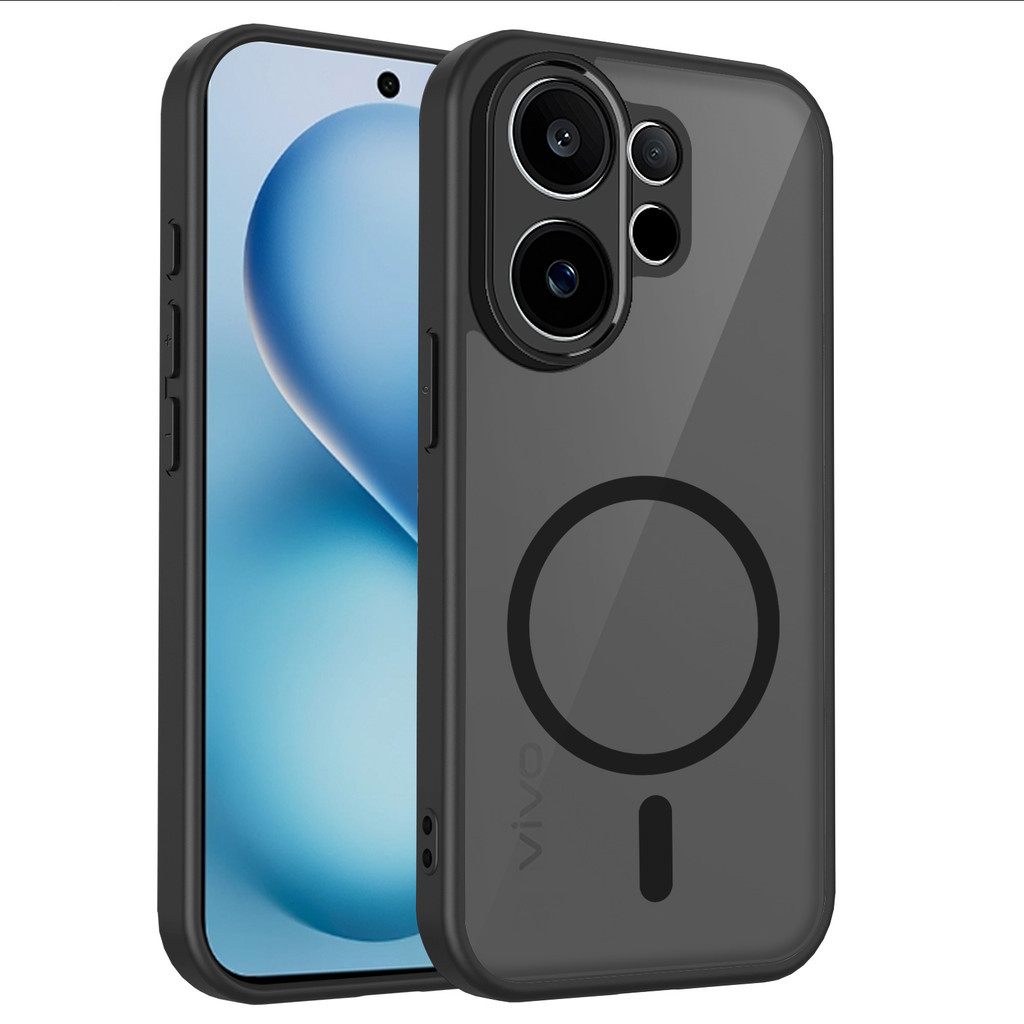 Ốp lưng Vivo V60 5G Vỏ thu hút từ tính màu đen mờ cho ốp điện thoại Vivo V60 5G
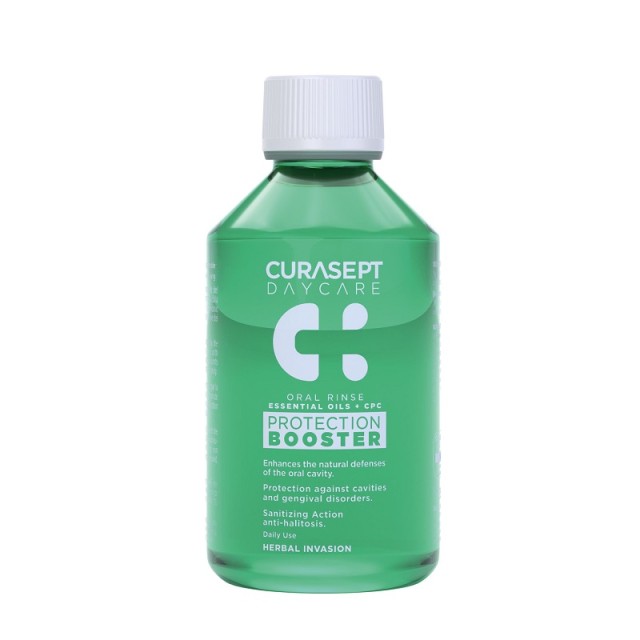 Curasept Daycare Protection Booster Herbal Invasion Στοματικό Διάλυμα για Καθημερινή Χρήση 500ml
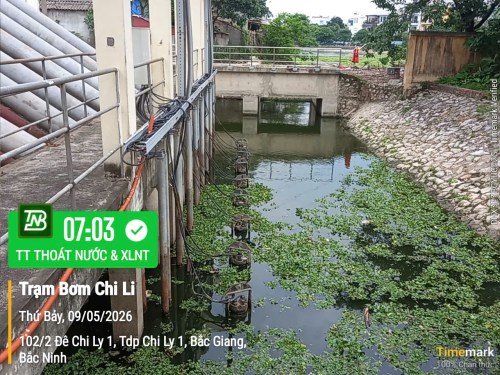BÁO CÁO TỔNG HỢP TÌNH HÌNH HOẠT ĐỘNG CÁC TRẠM BƠM NGÀY 09/5/2026 Trung tâm Thoát nước và Xử lý nước thải tỉnh Bắc Ninh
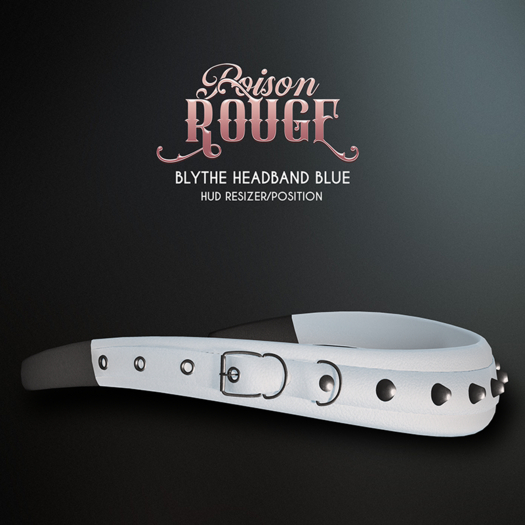 POISON ROUGE Blythe Headband Blue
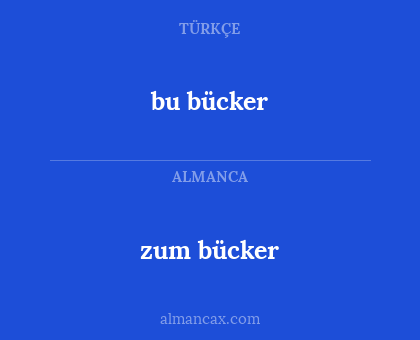 bu bücker - zum bücker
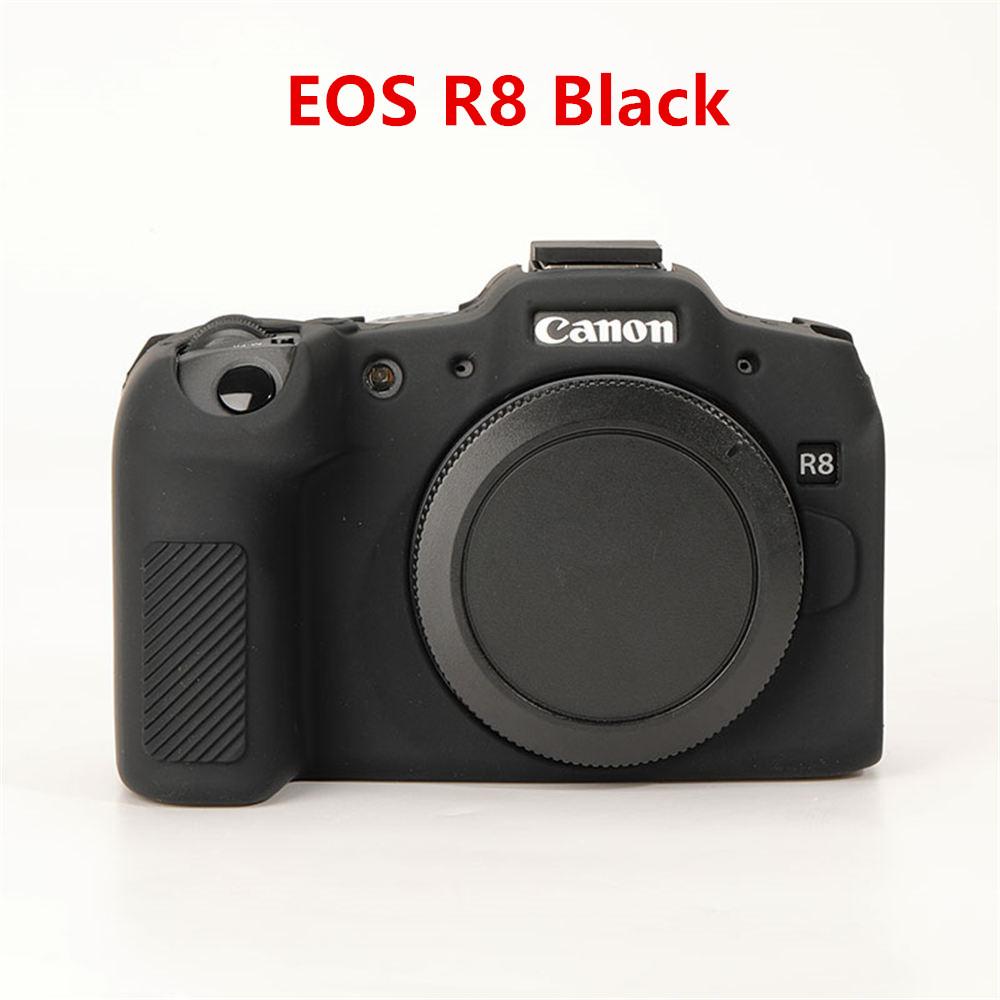 Мягкий силиконовый защитный чехол для корпуса камеры для Canon EOS R5 R5II R6 R6II R7 R8 RP R10 Ударопрочная резиновая накладка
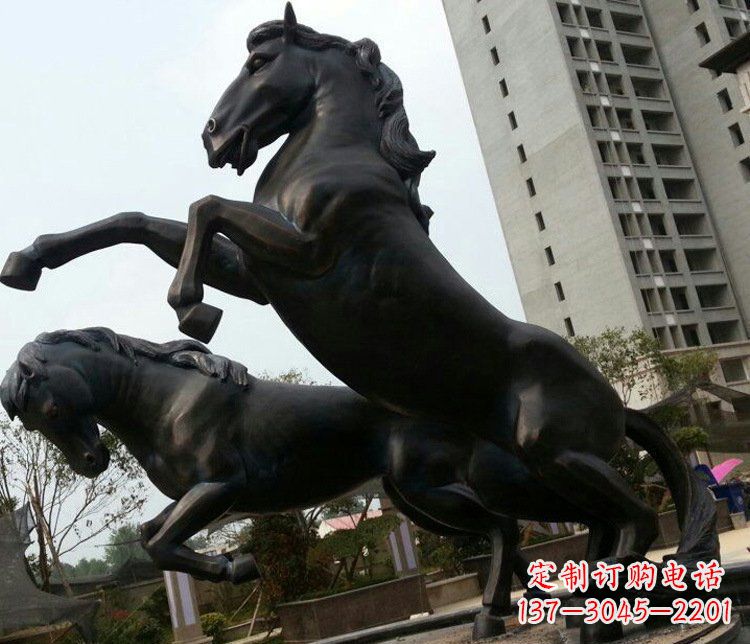 沧州高雅实木动物雕塑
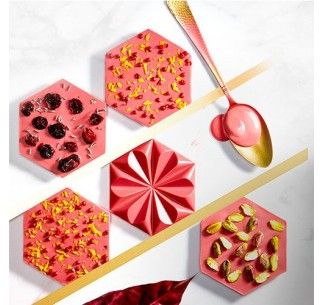 CALLEBAUT CHOCOLATE RUBY ROSA 47,3%. VENTA A PESO 2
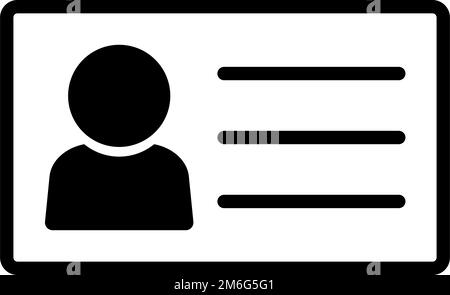 Photo ID card icon. Photo identification. Editable vector. Stock Vector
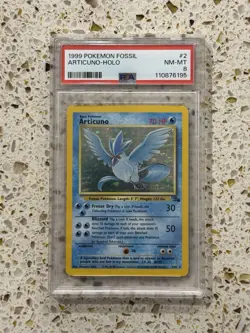 1999 Pokemon Fossil Articuno Holo PSA 8 NM-MT Card 2/62 - Image 1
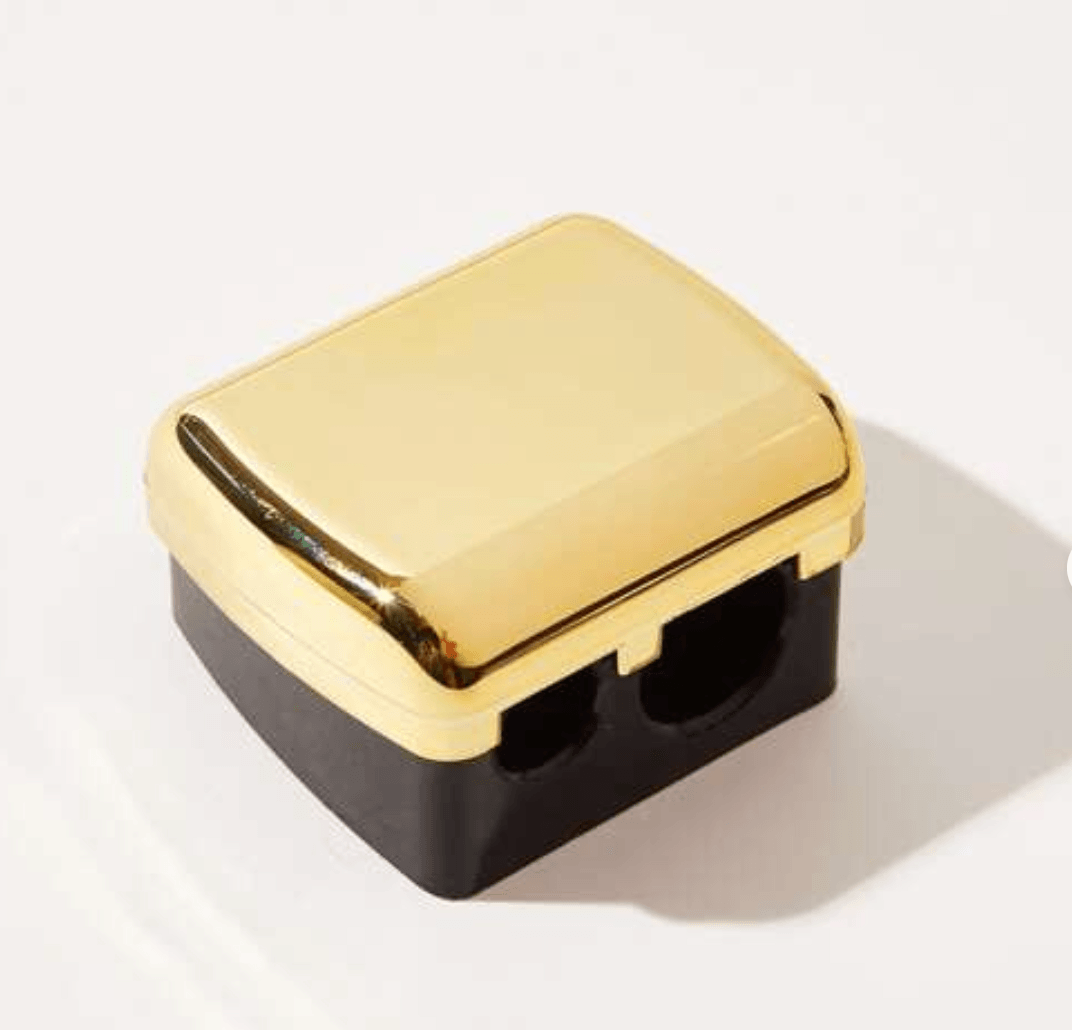Gold Eyebrow Pencil Sharpener - Seraphim Beauty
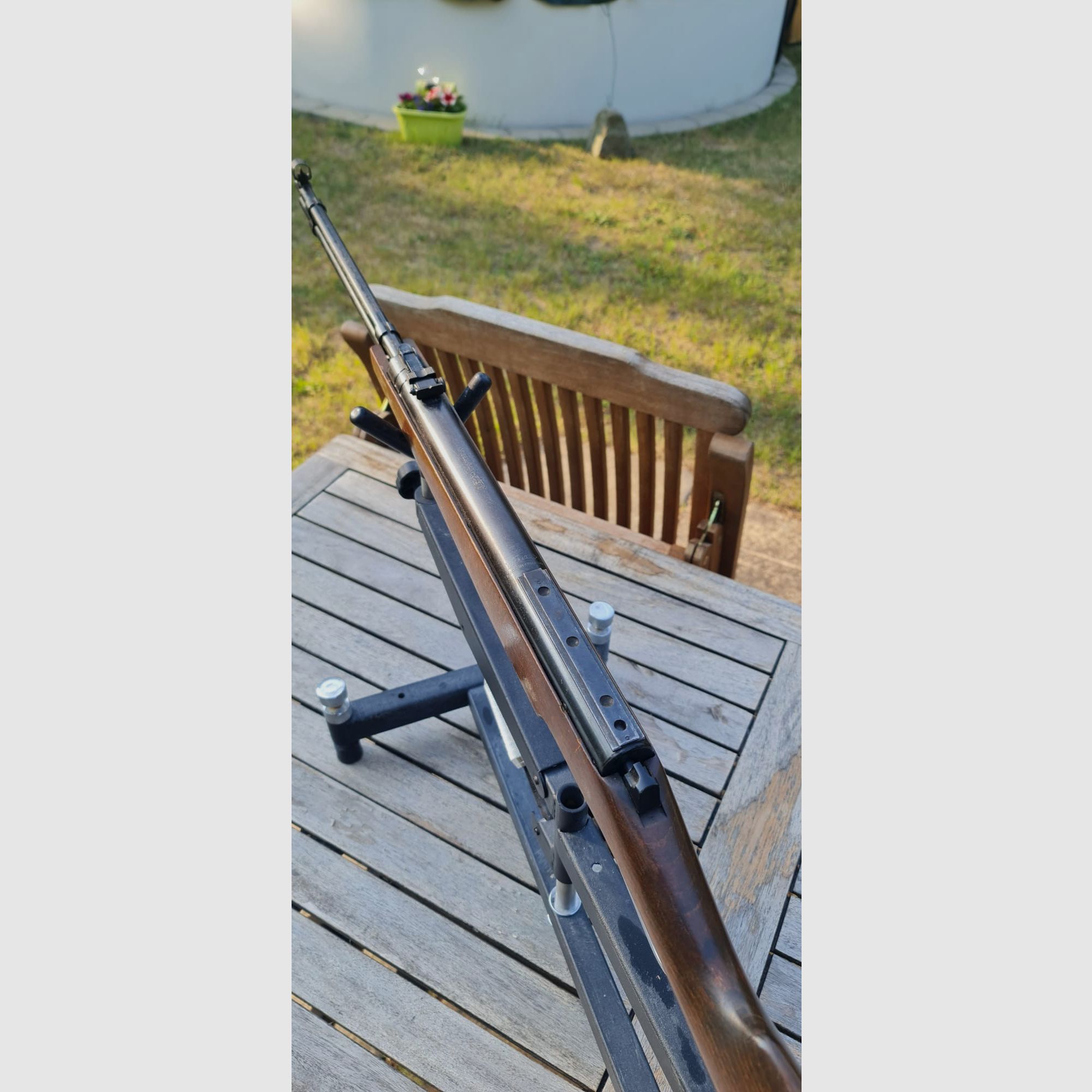 Luftgewehr Unterhebelspanner - Haenel 580 - sehr selten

■ About this task ■
Copy the records exactly. Skip the pictures.

■ The completed task ■
 Ốp lưng Vivo V60 5G Vỏ thu hút từ tính màu đen mờ cho ốp điện thoại Vivo V60 5G
 Curasept Daycare Protection Booster Herbal Invasion Στοματικό Διάλυμα για Καθημερινή Χρήση 500ml
BÁO CÁO TỔNG HỢP TÌNH HÌNH HOẠT ĐỘNG CÁC TRẠM BƠM NGÀY 09/5/2026 Trung tâm Thoát nước và Xử lý nước thải tỉnh Bắc Ninh
 POISON ROUGE Blythe Headband Blue
 bu bücker - zum bücker
 Мягкий силиконовый защитный чехол для корпуса камеры для Canon EOS R5 R5II R6 R6II R7 R8 RP R10 Ударопрочная резиновая накладка
 沧州高雅实木动物雕塑
 CALLEBAUT CHOCOLATE RUBY ROSA 47,3%. VENTA A PESO 2
 Photo ID card icon. Photo identification. Editable vector. Stock Vector
 1999 Pokemon Fossil Articuno Holo PSA 8 NM-MT Card 2/62 - Image 1
Gold Eyebrow Pencil Sharpener - Seraphim Beauty
 Luftgewehr Unterhebelspanner - Haenel 580 - sehr selten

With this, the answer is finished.